#### PROMPT:
Leave the pictures out and reproduce, exactly, the lines from the one with "Adobe Creative Team" through the end of the entries below.

Stored entries
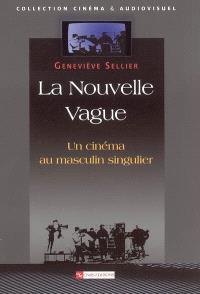 La Nouvelle Vague : un cinéma au masculin singulier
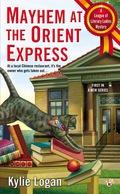 Mayhem at the Orient Express 9781101623435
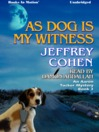 As Dog Is My Witness (MP3): Aaron Tucker Mystery, Book 3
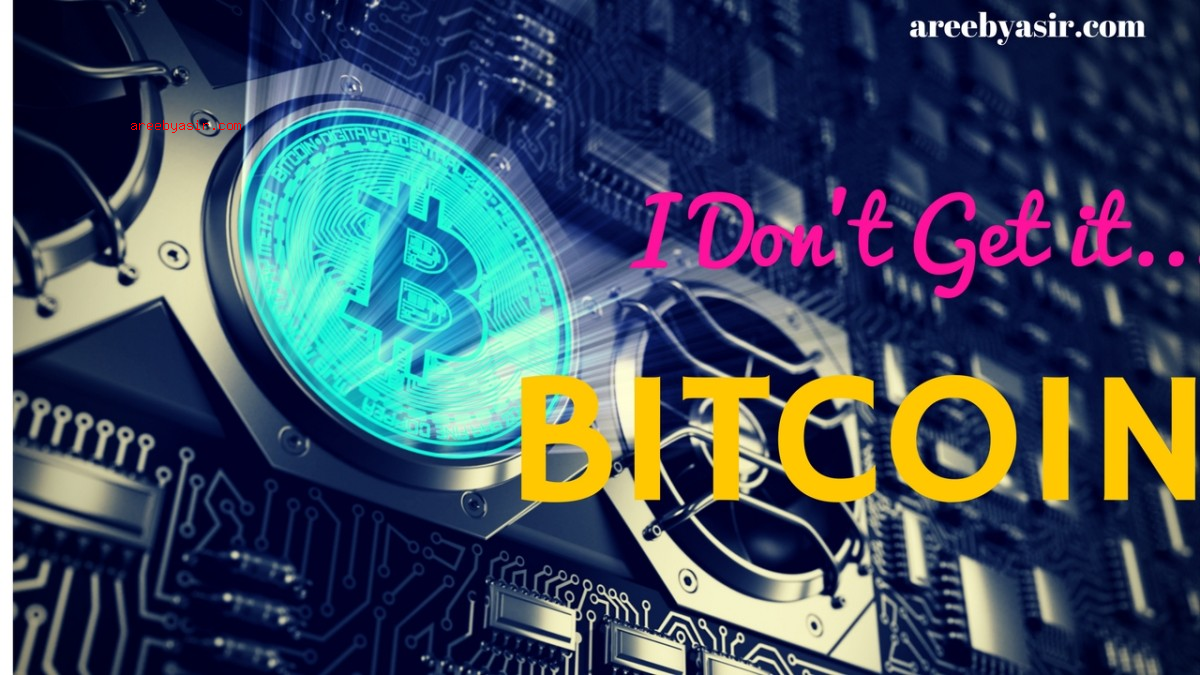 "Bitcoin – I Don't ""Get It"""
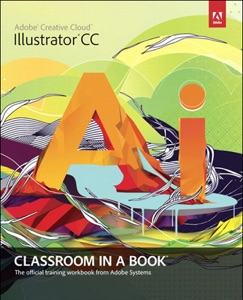 Adobe Illustrator  CC Classroom in a Book da Adobe Creative Team
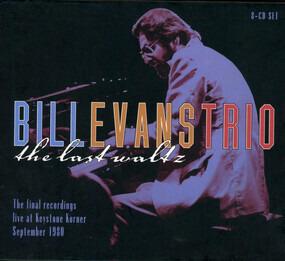 Bill Evans Trio - The Last Waltz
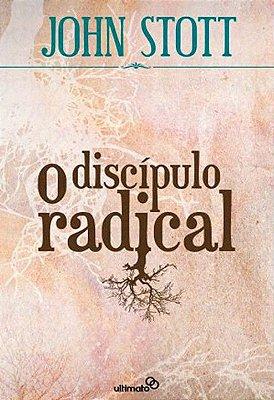 Livro - O Discípulo Radical - John Stott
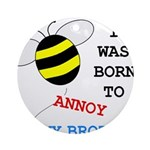 I WAS BORN TO ANNOY MY BROTHER Ornament (Round)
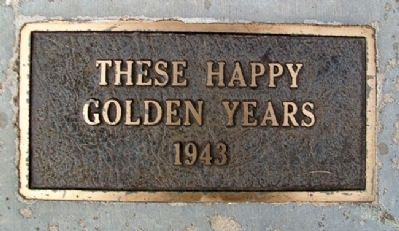"""These Happy Golden Years"" 1943 Marker image. Click for full size."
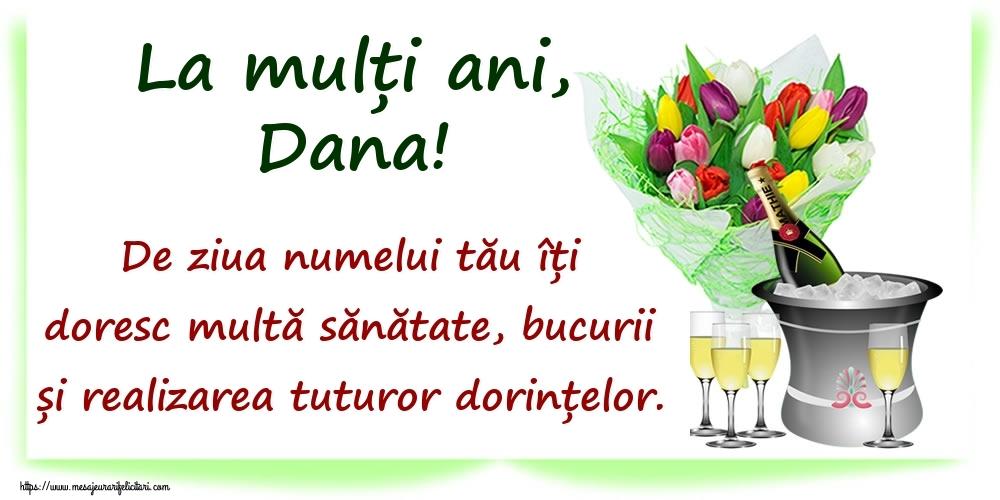 La mulți ani, Dana! De ziua numelui tău îți doresc multă sănătate, bucurii și realizarea tuturor dorințelor. - Felicitari onomastice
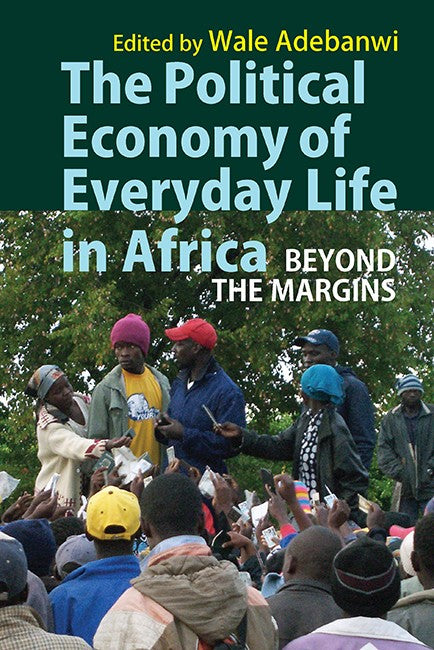 THE POLITICAL ECONOMY OF EVERYDAY LIFE IN AFRICA, beyond the margins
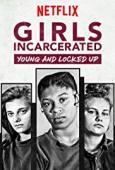 Subtitrare Girls Incarcerated - Sezoanele 1-2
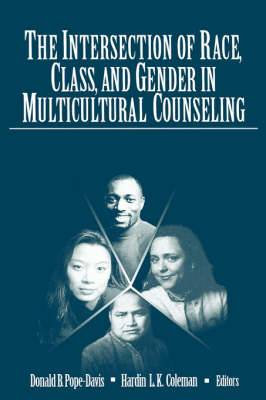 The Intersection of Race, Class, and Gender in Multicultural Counseling: Implications for Multicultural Counseling
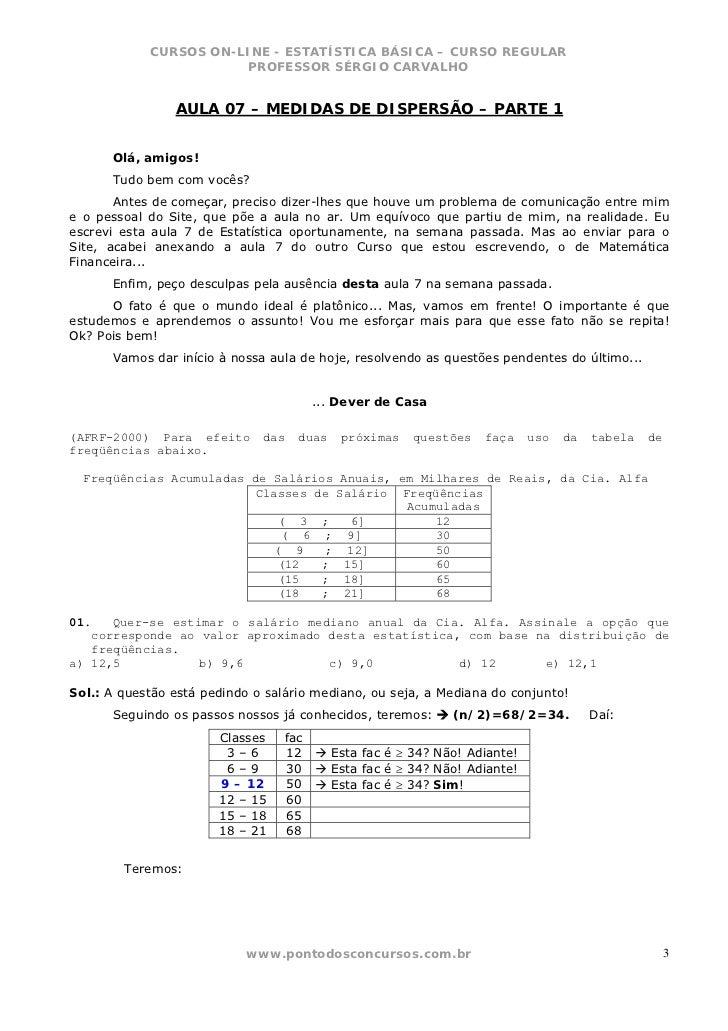 CURSOS ON-LINE - ESTATÍSTICA BÁSICA – CURSO REGULAR                        PROFESSOR SÉRGIO CARVALHO                AULA 0...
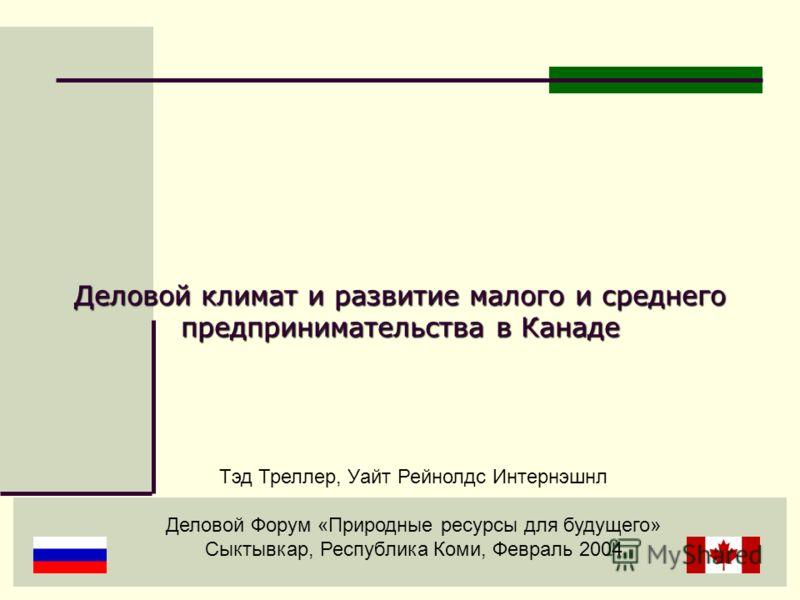 Тэд Треллер, Уайт Рейнолдс Интернэшнл Деловой Форум «Природные ресурсы для будущего» Сыктывкар, Республика Коми, Февраль 2004 Деловой климат и развитие малого и среднего предпринимательства в Канаде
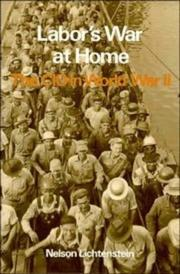 Cover of: Labor's War at Home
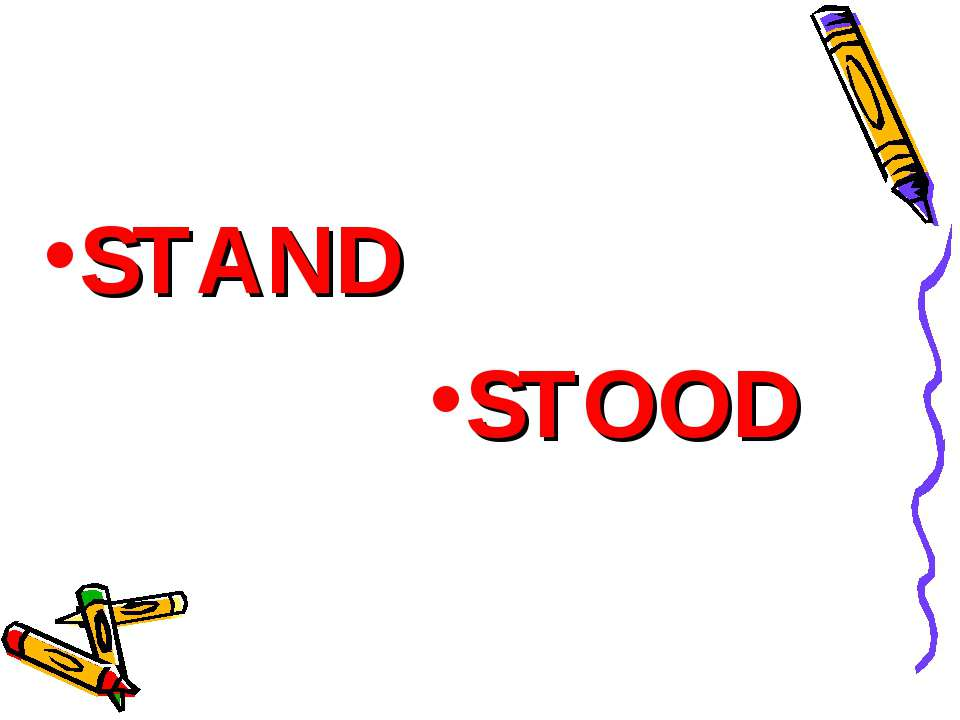 STAND STOOD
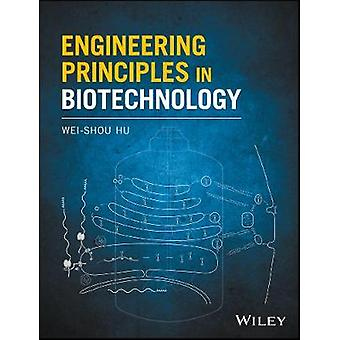 Engineering Principles in Biotechnology by Wei Shou Hu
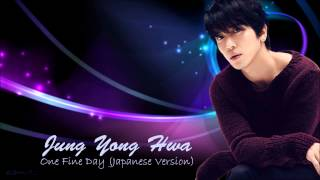 Jung Yong Hwa - One Fine Day (Japanese Version) [w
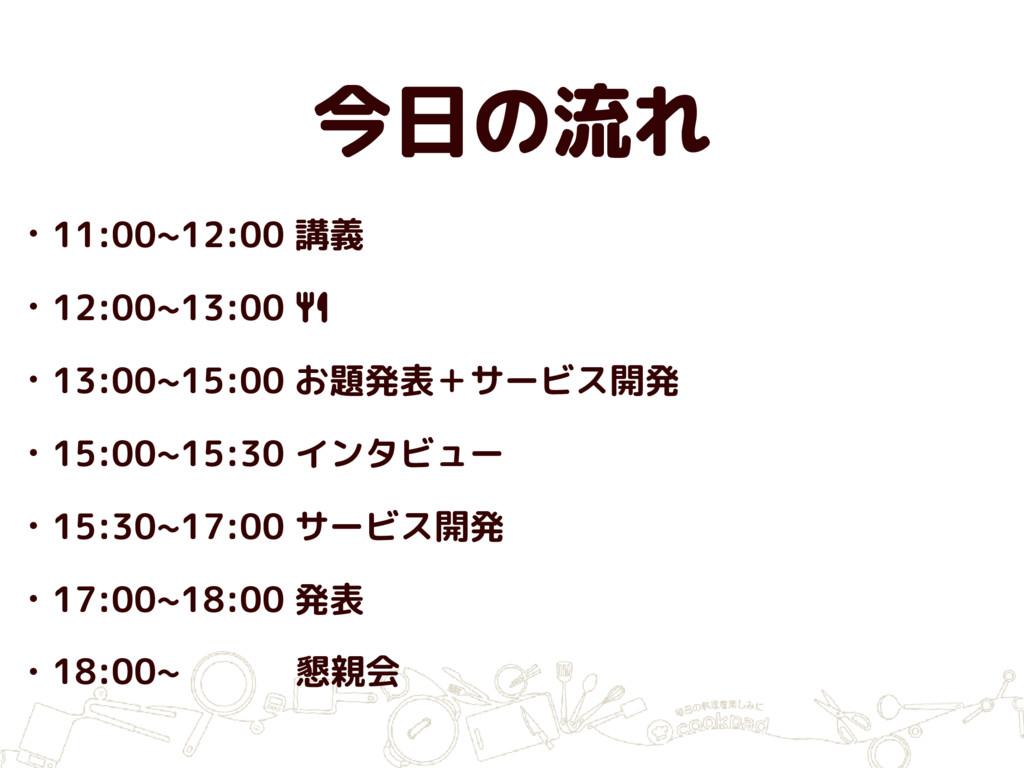 今日の流れ • 11:00~12:00 講義 • 12:00~13:00 ! • 13:00~...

#### THE COMPLETED TASK:
 Adobe Illustrator  CC Classroom in a Book da Adobe Creative Team
 Bill Evans Trio - The Last Waltz
 Livro - O Discípulo Radical - John Stott
 I WAS BORN TO ANNOY MY BROTHER Ornament (Round)
"""These Happy Golden Years"" 1943 Marker image. Click for full size."
 La mulți ani, Dana! De ziua numelui tău îți doresc multă sănătate, bucurii și realizarea tuturor dorințelor. - Felicitari onomastice
 THE POLITICAL ECONOMY OF EVERYDAY LIFE IN AFRICA, beyond the margins
 Subtitrare Girls Incarcerated - Sezoanele 1-2
 The Intersection of Race, Class, and Gender in Multicultural Counseling: Implications for Multicultural Counseling
 CURSOS ON-LINE - ESTATÍSTICA BÁSICA – CURSO REGULAR                        PROFESSOR SÉRGIO CARVALHO                AULA 0...
 Тэд Треллер, Уайт Рейнолдс Интернэшнл Деловой Форум «Природные ресурсы для будущего» Сыктывкар, Республика Коми, Февраль 2004 Деловой климат и развитие малого и среднего предпринимательства в Канаде
 Cover of: Labor's War at Home
 STAND STOOD
 Engineering Principles in Biotechnology by Wei Shou Hu
 Jung Yong Hwa - One Fine Day (Japanese Version) [w
 今日の流れ • 11:00~12:00 講義 • 12:00~13:00 ! • 13:00~...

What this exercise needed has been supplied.